VATICAN – Missionary Childhood Day: Leo XIV’s “thank you” to children and young people who “pray for missionaries in many parts of the world”

Vatican City – “I greet and thank all the children and young people who, in many parts of the world, pray for missionaries and are committed to helping their less fortunate peers. Thank you, dear friends!” With these words, Pope Leo XIV expressed his gratitude to the children and young people involved in the network of prayer and charity fostered worldwide by the Pontifical Society of Missionary Childhood. He did so after reciting the Angelus prayer from the central loggia of St. Peter’s Basilica, on the occasion of the Solemnity of the Epiphany, which—as the Bishop of Rome reminded everyone—is also the liturgical feast on which “Children’s Missionary Day” is celebrated.
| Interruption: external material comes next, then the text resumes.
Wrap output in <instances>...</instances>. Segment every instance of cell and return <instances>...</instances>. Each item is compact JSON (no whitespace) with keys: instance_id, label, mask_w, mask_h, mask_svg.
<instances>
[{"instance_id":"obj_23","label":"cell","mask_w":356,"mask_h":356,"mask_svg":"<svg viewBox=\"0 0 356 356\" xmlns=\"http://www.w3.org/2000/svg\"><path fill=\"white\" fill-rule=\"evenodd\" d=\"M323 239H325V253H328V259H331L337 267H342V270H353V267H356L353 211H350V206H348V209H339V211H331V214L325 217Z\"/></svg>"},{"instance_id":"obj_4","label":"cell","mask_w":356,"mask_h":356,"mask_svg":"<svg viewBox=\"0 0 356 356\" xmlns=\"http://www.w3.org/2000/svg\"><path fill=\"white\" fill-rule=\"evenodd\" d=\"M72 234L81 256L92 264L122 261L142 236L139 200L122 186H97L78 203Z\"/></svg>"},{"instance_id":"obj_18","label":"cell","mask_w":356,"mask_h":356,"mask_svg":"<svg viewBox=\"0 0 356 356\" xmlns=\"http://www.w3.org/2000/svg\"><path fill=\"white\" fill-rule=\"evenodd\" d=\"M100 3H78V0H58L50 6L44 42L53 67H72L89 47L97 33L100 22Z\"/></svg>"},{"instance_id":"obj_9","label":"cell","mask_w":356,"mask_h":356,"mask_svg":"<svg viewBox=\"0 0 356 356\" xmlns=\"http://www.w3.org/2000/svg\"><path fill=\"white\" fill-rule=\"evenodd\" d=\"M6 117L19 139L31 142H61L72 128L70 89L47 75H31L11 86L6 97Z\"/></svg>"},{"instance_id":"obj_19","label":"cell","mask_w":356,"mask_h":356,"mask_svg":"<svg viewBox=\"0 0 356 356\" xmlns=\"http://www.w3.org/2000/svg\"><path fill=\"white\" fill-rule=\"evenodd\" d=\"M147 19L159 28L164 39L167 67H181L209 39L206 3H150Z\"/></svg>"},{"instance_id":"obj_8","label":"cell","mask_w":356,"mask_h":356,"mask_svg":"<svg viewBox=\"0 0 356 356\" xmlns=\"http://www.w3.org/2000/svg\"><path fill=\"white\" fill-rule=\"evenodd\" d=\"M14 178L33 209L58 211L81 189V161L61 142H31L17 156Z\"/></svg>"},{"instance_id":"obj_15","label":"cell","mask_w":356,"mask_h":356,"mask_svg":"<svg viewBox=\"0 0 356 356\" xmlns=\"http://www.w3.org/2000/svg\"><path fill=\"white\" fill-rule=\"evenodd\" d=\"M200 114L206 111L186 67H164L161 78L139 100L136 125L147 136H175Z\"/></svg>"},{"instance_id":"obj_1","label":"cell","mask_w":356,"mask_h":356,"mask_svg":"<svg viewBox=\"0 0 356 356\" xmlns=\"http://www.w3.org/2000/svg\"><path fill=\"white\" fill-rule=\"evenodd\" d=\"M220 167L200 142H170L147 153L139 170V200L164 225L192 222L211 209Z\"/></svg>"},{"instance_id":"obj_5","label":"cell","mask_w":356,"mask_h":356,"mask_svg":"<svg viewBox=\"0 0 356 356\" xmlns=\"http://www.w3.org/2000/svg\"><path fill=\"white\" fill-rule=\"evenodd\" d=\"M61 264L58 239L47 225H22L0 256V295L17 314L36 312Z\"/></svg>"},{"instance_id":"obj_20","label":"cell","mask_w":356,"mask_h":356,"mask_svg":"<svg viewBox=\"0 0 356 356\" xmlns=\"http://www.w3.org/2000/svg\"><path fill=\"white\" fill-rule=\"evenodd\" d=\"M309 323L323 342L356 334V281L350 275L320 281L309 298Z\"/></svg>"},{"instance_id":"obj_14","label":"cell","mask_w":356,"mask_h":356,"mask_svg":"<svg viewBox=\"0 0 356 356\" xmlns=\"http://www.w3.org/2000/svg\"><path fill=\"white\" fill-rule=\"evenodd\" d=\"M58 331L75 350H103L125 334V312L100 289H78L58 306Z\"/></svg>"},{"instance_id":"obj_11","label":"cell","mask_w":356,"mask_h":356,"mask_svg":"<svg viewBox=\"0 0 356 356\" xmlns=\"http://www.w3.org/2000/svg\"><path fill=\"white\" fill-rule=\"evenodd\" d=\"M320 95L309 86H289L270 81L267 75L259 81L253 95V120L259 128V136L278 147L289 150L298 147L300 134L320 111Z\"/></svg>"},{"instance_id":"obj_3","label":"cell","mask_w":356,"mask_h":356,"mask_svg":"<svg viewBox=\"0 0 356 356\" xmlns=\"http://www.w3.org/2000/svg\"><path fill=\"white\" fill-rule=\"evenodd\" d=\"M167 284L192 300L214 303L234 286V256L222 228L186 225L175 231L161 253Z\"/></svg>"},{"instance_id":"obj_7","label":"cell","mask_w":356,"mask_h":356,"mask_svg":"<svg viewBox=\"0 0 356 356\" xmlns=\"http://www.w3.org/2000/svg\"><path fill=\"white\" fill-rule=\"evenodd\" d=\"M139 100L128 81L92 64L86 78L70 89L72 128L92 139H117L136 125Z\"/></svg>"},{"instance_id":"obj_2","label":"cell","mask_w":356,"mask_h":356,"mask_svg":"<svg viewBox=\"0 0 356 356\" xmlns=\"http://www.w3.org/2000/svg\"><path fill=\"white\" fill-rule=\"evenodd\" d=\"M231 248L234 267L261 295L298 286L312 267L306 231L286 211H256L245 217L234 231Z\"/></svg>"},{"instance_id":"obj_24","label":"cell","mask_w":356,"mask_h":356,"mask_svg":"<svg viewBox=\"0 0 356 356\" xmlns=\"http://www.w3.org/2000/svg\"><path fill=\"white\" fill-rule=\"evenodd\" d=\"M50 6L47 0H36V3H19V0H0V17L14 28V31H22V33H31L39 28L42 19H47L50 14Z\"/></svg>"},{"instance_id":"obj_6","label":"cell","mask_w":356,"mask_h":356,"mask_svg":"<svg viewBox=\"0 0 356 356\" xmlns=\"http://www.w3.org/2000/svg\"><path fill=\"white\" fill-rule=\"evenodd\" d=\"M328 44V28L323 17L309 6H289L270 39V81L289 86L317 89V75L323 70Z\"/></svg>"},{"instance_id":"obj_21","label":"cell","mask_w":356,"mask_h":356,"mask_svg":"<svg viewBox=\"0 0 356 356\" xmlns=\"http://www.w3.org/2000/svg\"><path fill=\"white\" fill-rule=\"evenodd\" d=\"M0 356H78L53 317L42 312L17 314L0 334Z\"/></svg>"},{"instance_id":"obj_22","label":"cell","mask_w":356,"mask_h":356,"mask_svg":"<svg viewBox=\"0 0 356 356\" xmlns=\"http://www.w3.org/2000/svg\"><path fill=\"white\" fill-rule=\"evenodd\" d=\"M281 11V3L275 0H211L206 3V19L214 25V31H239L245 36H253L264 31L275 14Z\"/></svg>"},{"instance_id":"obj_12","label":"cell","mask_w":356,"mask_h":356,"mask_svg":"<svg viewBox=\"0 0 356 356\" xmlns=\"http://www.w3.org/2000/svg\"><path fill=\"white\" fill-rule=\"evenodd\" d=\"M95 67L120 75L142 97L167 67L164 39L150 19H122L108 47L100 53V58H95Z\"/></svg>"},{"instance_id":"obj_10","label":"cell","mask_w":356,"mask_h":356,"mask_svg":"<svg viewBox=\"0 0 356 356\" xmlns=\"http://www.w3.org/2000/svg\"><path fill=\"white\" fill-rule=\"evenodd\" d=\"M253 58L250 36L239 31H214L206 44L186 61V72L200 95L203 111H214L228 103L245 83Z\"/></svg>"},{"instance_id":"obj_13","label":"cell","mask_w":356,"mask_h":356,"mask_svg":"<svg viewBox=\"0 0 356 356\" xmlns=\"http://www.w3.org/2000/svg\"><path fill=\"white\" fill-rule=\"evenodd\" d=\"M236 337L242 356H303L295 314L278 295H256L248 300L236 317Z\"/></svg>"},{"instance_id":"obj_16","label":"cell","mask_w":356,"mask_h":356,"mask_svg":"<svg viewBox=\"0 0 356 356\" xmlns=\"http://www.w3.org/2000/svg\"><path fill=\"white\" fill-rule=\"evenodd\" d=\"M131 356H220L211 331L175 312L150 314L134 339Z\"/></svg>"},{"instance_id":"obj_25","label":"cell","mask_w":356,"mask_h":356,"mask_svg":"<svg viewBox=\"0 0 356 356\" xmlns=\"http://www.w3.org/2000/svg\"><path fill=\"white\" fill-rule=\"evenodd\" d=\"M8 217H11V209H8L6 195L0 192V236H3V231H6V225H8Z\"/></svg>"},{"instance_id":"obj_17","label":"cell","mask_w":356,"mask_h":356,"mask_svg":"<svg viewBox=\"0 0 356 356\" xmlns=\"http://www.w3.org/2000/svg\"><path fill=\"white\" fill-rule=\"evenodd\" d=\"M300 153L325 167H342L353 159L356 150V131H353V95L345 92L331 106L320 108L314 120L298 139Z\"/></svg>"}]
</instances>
Before the Angelus, addressing the crowd gathered in St. Peter’s Square despite the rain, Pope Prevost recalled that the Epiphany, “shows us what makes joy possible even in difficult times.” The liturgical solemnity of the Epiphany, a word whose Greek etymology means “manifestation,” celebrates the first revelation of the Mystery of Christ’s salvation to all peoples, symbolized by the Magi who traveled from afar to Bethlehem to adore the Child Jesus. After God assumed human flesh and became man in Christ Jesus – the Pope explained before reciting the Angelus – “our joy indeed comes from a Mystery that is no longer hidden. The life of God has been revealed in many times and in different ways, yet with definitive clarity in Jesus, so that we now know how to hope, even in the midst of many tribulations. “God saves” has no other meaning, no other name [than that of Jesus]. Only what frees and saves us can come from God and is an epiphany of God.”
In the mystery of the birth of Jesus, which with the Epiphany begins to be revealed to all peoples – the Pontiff emphasized in his brief catechesis – “the divine life is within our reach; it is made manifest so that we might be included in its dynamic freedom, which loosens the bonds of fear and enables us to encounter peace. This is a possibility and an invitation, for communion cannot be constrained. What else could we desire more than this?”

Furthermore, returning to the Gospel account of the Magi’s journey, the Successor of Peter emphasized that “the hope that we proclaim must be grounded in reality, for Jesus came down from heaven in order to create a new story here below.” In the gifts of the Magi, he added, “we see what each one of us can share, what we can no longer keep for ourselves but are to give to others, so that the presence of Jesus can grow in our midst. May his Kingdom grow, may his words come to fulfillment in us, may strangers and enemies become brothers and sisters. In the place of inequality, may there be fairness, and may the industry of war be replaced by the craft of peace.”